‘Grexit’ would weaken German and French banks and cost Berlin up to €77bn, and IMF a slug of its loan

By , Guardian

 

Eurozone officials have spent the last four years building a financial buffer big enough to cope with a Greek exit. Ever since 2010 when Athens found itself unable to refinance its foreign loans and asked for a €120bn bailout, Brussels has sought to prevent another collapse and repeat of the crisis that swamped all ideas of recovery.

Today a Grexit would weaken German and French banks, and cost the German government up to €77bn and the International Monetary Fund a slug of its loans, but would be unlikely to frighten global markets or undermine the 14-year-old currency bloc.

In the last few weeks eurozone government bonds, which reflect the stability of a country’s finances, have remained steady while the leftist Syriza party’s polling has jumped.

In part, analysts say the €440bn European Financial Stability Facility (EFSF) amassed by Brussels is a big enough buffer. They have also scrutinised Syriza’s stance and reasoned that leader, Alex Tsipras, has given himself enough wriggle room to soften his previously hardline stance.

Still, there are fears that the binding that holds the eurozone together will be loosened, especially if Greece is allowed to default while remaining inside the zone.

The Bruegal Institute in Brussels is not the only thinktank to believe the estimated €250bn cost of a Grexit, while covered by the bailout funds, would cripple the eurozone and delay recovery for a decade.

Zsolt Darvas, one of the institute’s economists said: “I am convinced that Greece will need new funding from European partners, but its volume should be a few dozen billion euros, say €20bn-€30bn.

“Compare the inconveniences of these additional funds to the losses on the existing approximate €250bn share of official lenders in Greek public debt (Greek Loan Facility, EFSF loans, International Monetary Fund loans, money owed to the European Central Bank and national central bank holdings of Greek bonds) and on various kinds of European Central Bank claims on Greece in the case of a Grexit.”
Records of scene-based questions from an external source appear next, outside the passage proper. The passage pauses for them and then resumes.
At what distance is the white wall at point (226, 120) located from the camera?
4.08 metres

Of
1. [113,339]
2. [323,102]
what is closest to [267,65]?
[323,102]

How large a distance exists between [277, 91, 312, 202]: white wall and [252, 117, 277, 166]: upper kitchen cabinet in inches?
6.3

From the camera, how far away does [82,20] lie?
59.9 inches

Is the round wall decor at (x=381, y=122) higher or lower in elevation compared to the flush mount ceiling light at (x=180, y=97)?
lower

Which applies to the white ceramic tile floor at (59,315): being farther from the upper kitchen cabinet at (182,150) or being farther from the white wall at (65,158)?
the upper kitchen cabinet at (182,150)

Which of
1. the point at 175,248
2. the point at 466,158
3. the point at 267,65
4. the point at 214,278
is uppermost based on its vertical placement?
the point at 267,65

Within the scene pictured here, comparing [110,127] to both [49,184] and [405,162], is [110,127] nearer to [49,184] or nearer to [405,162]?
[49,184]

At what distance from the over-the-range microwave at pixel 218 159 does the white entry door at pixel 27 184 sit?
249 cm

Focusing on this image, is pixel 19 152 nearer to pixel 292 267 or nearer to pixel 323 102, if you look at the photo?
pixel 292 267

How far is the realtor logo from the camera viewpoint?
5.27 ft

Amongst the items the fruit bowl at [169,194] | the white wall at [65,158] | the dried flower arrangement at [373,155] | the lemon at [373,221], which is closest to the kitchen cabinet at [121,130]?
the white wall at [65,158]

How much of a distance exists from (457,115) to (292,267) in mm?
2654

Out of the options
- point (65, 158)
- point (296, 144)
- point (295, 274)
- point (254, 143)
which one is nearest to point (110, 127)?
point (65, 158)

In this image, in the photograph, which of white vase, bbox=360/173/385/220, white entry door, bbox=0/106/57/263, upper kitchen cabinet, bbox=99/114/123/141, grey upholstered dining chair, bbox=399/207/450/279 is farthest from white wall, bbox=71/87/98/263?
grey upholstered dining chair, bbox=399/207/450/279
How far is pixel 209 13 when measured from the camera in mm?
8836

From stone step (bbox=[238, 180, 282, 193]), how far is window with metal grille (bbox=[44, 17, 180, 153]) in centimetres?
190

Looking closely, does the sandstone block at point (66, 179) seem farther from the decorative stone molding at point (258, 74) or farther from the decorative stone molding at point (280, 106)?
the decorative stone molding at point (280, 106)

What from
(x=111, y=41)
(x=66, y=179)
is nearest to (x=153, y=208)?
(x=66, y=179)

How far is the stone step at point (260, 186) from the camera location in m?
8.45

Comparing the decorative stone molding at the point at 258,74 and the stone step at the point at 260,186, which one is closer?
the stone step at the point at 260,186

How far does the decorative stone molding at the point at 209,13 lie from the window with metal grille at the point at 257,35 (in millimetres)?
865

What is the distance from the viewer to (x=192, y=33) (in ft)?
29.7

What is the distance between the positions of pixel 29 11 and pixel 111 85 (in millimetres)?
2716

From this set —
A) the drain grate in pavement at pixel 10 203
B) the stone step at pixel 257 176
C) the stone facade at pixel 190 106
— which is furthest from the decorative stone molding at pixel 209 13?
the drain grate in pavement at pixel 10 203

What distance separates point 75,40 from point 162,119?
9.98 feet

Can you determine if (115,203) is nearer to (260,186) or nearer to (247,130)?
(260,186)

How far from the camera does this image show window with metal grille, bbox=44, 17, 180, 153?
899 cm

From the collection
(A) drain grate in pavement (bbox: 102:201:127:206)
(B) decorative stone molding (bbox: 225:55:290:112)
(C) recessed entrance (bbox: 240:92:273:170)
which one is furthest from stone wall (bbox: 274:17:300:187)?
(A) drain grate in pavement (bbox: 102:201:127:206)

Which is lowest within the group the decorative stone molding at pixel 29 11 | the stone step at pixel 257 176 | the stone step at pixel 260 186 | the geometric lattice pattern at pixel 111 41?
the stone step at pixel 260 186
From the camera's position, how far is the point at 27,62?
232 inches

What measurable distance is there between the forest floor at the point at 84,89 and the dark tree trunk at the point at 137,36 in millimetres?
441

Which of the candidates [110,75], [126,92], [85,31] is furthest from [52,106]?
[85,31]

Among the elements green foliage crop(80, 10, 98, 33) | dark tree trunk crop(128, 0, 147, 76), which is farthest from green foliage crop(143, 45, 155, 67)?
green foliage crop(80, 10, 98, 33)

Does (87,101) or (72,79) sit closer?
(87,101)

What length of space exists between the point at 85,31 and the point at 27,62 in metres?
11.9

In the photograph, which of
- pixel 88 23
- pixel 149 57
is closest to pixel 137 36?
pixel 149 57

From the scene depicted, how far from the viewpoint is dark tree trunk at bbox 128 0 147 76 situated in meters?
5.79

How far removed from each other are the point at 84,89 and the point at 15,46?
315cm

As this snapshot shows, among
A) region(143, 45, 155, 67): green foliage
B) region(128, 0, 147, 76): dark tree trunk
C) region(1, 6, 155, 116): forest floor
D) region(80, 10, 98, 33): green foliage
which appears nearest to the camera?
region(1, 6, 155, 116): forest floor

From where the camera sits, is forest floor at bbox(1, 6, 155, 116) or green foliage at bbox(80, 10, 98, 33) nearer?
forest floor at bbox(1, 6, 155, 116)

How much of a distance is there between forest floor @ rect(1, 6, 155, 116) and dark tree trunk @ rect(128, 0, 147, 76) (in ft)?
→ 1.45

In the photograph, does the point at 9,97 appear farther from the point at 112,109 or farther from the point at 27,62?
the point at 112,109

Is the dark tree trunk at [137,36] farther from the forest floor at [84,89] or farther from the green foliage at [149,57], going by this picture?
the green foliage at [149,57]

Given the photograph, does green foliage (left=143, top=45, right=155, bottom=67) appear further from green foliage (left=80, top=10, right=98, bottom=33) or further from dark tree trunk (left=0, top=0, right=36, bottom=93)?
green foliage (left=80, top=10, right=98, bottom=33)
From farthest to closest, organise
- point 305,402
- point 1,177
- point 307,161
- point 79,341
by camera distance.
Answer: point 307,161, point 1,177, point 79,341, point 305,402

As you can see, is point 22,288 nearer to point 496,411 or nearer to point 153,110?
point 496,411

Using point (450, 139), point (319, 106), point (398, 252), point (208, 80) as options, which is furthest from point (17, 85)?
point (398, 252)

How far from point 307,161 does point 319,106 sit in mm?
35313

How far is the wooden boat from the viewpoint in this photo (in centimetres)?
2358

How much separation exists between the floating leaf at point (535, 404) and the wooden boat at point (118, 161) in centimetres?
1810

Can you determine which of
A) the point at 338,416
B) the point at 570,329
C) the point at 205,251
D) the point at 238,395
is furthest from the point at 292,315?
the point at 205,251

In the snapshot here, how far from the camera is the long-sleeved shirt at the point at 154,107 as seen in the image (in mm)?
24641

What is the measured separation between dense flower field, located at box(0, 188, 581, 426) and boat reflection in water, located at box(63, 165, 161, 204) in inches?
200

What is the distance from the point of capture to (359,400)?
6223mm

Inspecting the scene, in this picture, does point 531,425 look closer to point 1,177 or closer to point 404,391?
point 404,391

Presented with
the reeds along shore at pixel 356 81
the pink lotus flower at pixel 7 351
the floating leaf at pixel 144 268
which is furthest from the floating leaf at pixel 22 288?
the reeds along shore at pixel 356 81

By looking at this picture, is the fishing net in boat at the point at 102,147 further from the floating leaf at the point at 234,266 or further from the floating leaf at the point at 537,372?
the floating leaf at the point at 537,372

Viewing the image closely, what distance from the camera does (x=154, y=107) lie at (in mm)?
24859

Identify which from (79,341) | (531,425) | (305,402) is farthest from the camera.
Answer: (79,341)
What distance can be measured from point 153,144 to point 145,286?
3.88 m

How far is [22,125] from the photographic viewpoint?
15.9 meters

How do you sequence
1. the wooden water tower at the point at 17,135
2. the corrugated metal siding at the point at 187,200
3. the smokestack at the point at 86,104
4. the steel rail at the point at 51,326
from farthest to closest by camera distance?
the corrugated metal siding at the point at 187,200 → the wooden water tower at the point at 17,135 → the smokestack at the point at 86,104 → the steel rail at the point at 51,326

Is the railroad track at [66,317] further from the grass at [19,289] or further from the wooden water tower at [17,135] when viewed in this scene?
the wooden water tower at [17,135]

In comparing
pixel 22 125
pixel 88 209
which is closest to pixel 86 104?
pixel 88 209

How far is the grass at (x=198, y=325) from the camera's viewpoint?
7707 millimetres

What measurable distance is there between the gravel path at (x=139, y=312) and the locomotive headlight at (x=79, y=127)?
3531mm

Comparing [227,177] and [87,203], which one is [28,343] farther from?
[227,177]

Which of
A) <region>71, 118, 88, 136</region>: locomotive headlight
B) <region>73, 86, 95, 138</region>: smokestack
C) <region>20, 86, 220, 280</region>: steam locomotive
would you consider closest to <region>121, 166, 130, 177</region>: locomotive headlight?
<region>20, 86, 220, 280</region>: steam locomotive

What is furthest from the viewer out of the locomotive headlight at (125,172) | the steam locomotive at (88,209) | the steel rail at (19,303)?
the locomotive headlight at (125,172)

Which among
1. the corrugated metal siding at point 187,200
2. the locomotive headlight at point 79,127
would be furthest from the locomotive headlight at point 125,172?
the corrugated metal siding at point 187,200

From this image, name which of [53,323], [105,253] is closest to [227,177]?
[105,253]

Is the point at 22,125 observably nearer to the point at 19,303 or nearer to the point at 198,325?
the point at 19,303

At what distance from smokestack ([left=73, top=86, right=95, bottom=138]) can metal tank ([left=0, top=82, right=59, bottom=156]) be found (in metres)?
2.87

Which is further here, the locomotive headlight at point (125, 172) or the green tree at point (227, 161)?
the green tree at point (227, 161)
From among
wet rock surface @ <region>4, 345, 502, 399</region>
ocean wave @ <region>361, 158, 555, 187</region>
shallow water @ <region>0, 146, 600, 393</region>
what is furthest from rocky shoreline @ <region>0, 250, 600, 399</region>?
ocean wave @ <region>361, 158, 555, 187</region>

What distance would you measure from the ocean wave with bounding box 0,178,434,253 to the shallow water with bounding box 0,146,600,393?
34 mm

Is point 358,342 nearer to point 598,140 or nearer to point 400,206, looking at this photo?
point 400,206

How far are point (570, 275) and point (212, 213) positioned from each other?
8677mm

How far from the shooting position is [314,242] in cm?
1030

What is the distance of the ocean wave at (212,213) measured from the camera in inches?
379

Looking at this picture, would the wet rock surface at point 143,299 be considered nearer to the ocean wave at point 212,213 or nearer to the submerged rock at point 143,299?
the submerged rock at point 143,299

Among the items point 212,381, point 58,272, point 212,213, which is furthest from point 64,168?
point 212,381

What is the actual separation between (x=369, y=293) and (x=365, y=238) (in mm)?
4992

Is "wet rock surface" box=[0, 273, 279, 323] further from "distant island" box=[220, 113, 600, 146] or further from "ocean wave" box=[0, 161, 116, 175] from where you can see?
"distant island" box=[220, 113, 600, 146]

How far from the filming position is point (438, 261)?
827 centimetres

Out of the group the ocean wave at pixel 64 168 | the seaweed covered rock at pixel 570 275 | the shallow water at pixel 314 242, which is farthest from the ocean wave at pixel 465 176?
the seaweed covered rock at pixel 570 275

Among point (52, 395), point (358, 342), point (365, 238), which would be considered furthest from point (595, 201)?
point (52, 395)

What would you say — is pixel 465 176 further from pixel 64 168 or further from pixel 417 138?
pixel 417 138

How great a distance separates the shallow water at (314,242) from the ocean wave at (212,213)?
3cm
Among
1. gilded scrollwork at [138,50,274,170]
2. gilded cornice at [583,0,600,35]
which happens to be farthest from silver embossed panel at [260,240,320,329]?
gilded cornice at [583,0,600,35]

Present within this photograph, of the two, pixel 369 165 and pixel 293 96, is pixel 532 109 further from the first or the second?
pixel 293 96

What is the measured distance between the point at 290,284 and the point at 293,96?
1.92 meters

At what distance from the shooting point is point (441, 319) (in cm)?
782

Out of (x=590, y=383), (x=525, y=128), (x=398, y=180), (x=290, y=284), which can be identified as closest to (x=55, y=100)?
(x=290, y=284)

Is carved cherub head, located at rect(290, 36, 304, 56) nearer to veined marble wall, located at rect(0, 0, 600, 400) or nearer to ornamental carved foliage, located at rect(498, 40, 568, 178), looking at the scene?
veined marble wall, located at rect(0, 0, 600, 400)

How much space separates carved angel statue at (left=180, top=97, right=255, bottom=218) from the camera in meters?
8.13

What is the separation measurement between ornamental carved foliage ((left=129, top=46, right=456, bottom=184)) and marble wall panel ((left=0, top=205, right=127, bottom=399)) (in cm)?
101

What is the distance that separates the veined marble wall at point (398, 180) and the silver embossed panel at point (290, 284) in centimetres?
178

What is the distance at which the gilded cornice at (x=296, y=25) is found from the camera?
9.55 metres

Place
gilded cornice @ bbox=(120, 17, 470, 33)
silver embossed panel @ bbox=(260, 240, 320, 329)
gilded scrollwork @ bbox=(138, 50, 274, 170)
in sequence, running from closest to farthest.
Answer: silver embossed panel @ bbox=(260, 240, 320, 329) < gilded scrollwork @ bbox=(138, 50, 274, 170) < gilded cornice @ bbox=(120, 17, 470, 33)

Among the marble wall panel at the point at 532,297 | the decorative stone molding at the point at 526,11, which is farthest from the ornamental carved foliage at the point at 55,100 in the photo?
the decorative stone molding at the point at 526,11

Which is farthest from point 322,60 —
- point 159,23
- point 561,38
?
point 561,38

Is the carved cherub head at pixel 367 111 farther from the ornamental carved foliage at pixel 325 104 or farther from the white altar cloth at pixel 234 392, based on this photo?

Darvas said Greek loans can be extended to help Athens delay payments and use the money for reconstruction.

Joachim Poss, the German Social Democratic party’s deputy finance spokesman in the German parliament, said earlier this month the total was unaffordable. “Europe as a whole would pick up a very, very large bill and Germany the biggest part – let there be no mistake,” he said, concluding: “Europe can’t afford a Greek exit.”

The Ifo Munich-based thinktank has chalked up losses to Germany of at least €77bn. President Hans-Werner Sinn, known for backing German business interests, said it was folly to be blackmailed by Tsipras and that it would be better to let Greece depart. He said the losses from a Grexit would be less than continued membership with endless loans and debt forgiveness, though his preference was for a debt conference that found a way to delay payments.

Tsipras wants Athens to be forgiven some debts to cut the cost of repayments. This would allow Greece a partial default while staying inside the euro. Brussels has said this is naive politics, if only because Ireland and Portugal, which also have mountainous debts with the EU, would ask for the same. A default that involves leaving the eurozone could wipe out 100% of Athens’ debts with EU governments, but still leave sizeable private sector debts without any access to funds other than taxes paid to the Greek exchequer.

An end to austerity is the promise Syriza offers voters, either through debt forgiveness inside the euro or a debt free life outside. However, the ailing Greek economy, which is suffering from an unemployment level twice as high as it was in May 2010 and industrial production 30% below to its pre-crisis level, has few ways to generate income without the EU’s support.

A newly minted drachma would be low enough to attract holidaymakers, but without the investment in new hotels, the industry could barely cope. Likewise, investment in new industries would be unlikely unless Tsipras can honour his pledge to root out corruption, something that has eluded the right-wing New Democracy party. Maybe the IMF would offer its support, but like the EU’s funds, the IMF’s come with more austerity.